The case has also laid bare the tension between the executive and the judiciary when it comes to sentencing. Conviction is a judicial function but remission is an executive one: provisions of the Constitution and the CrPC enable the President of India, the Governor of a state, and any state government to consider remission.

But this cut and dried distinction has been disputed by the Supreme Court itself in Swamy Shraddhananda v State of Karnataka (2008). Here’s what Justice Aftab Alam observed there: 

“Once the judgement is signed and pronounced, the execution of the sentence passes into the hands of the executive and is governed by different provisions of law. What is the surety that the sentence awarded to the convict after painstaking and anxious deliberation would be carried out in actuality?”

In Union of India v Sriharan (2016), a Constitution Bench deliberated whether an offender can be convicted of life imprisonment till their “last breath”, without the option of remission. This “special sentence” was endorsed by a three-judge majority who viewed it as an “alternate punishment” to the death penalty. Former Chief Justice U.U. Lalit, one of the dissenters, argued that alienating the possibility of remission “closes doors for reformation.” Since the “special sentence” is not found in any statute books, he felt it “encroaches upon powers of the legislature.” 

Justice Alam’s decision in Shraddhananda provided a possible bridge between cup and lip: he noted that the special sentence was needed because remissions were being granted in “an unsound manner.” But that’s as far as he went—the Court didn’t dwell on a specific definition of what could constitute “unsound.” 

Arguing on behalf of Bilkis Bano, Advocate Shobha Gupta emphatically suggested that the Gujarat government had failed to consider the “heinous nature” of crime. 

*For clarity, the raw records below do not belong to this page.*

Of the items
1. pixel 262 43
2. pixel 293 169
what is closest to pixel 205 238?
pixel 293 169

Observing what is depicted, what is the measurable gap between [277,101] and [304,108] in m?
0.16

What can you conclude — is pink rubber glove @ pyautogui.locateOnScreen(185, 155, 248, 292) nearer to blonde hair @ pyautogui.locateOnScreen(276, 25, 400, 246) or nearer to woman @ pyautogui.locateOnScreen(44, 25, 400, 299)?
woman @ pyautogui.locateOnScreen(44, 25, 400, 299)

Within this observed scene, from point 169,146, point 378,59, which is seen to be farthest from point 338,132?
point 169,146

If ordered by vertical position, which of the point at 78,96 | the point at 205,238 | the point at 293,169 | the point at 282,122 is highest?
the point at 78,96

The hearings are not yet complete, but it is clear that the Court has an opportunity to develop the jurisprudence around reformative justice by clarifying what it means for the executive to issue a remission in an “unsound manner.” Are convictions for a certain class of crimes meant to have a deterrent effect? Does time, context, and heinousness matter? Perhaps the decision will muddy the discussions in future jurisprudence classes at law schools around the country, but that will make it a lot more like life.